Brookfield Refinancing Lower Manhattan Tower

Brookfield Property is looking for a mortgage of up to $600 million to refinance one of its marquee holdings, the office building at 200 Liberty Street in Lower Manhattan.

The company is considering a fixed- or floating-rate loan package with a term of 5-10 years. If Brookfield opts for a floater, it would likely swap it to a fixed rate at closing or shortly afterward. While balance-sheet lenders — banks and insurance companies — have expressed interest, the word yesterday was that commercial MBS lenders were favored to win the assignment.

The loan collateral is a 1.7 million-square-foot building a couple blocks south of One World Trade Center, a short distance from the Hudson River. It’s one of the four towers that make up Brookfield Place, a complex formerly known as the World Financial Center.
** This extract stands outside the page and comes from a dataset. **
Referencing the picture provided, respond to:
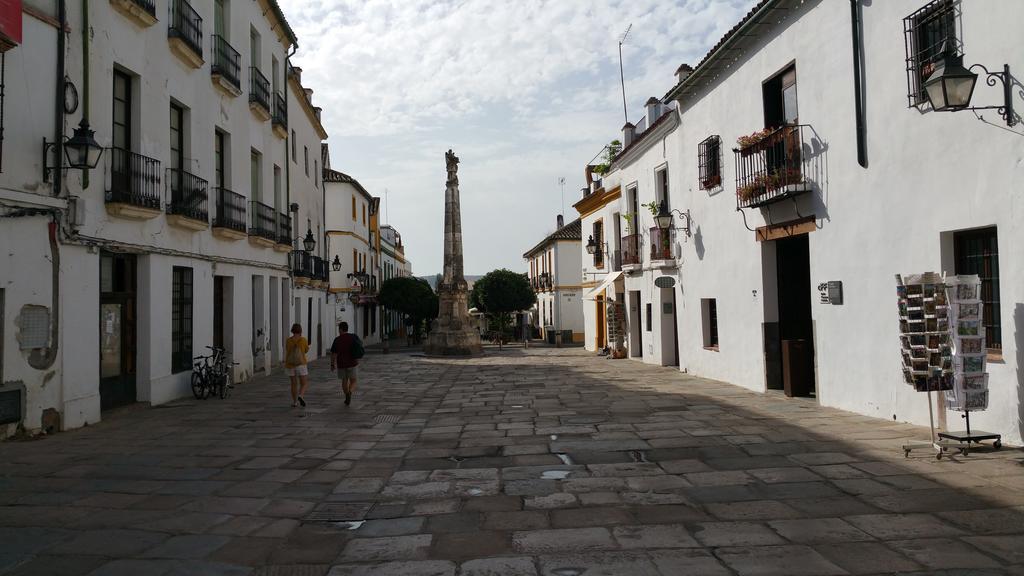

Brookfield, seeking a loan equal to 65% of the property’s value, is serving as its own loan broker, as many large property owners do. It is providing would-be lenders with full financial information and asking them to pencil in the amount of loan proceeds that they’re willing to provide.

The loan amount could come in around $600 million, given an estimated value of $925 million for 200 Liberty Street. That estimate is based on the property’s annual net operating income of about $37 million, and, according to a recent review by CBRE, an average capitalization rate of 4% for top-performing office properties in New York. The talk is that CMBS platforms are quoting proceeds in that range, with balance-sheet operations offering closer to $500 million.

The complex was constructed in the mid-1980s by Toronto developer Olympia and York. The company filed for bankruptcy a few years after the property was completed, and Brookfield emerged as the owner in 1996 after taking control of the largest stake, about 47%. Olympia and York’s partners included Citigroup and CIBC. Brookfield later bought out the stakes of those banks and others, and it now owns the entire development.

Part of the proceeds from the new loan would be used to pay off the $310 million balance on the loan package that Deutsche Bank originated on 200 Liberty Street in 2007. The mortgage was securitized the same year in a $6.6 billion CMBS deal (2007-CD4). Brookfield has made only interest payments on the fixed-rate mortgage, which carries a coupon of 5.83% and matures in February. It can be prepaid without a penalty.

Brookfield Place encompasses four office towers — at 200 & 250 Vesey Street, and at 200 & 225 Liberty Street — with 7.5 million square feet of space among them. Each building has a relatively small retail component in addition to offices. Lying among the buildings is a 277,000-sf lower-rise portion that houses an enclosed luxury retail and restaurant component at 100 West Street. That piece features a two-story vaulted glass atrium looking out on a plaza and harbor for small watercraft along the Hudson River.

About five years ago, Brookfield said it would spend up to $250 million to renovate the buildings and draw new tenants. That initiative eventually led to an effort to rebrand the complex to appeal to a wider base, beyond financial-services companies. The name was changed from World Financial Center a couple years ago.

The 40-story building is fully occupied. Among the major tenants is Associated Press. The news organization agreed last year to take 172,000 sf as its global headquarters, beginning in 2017.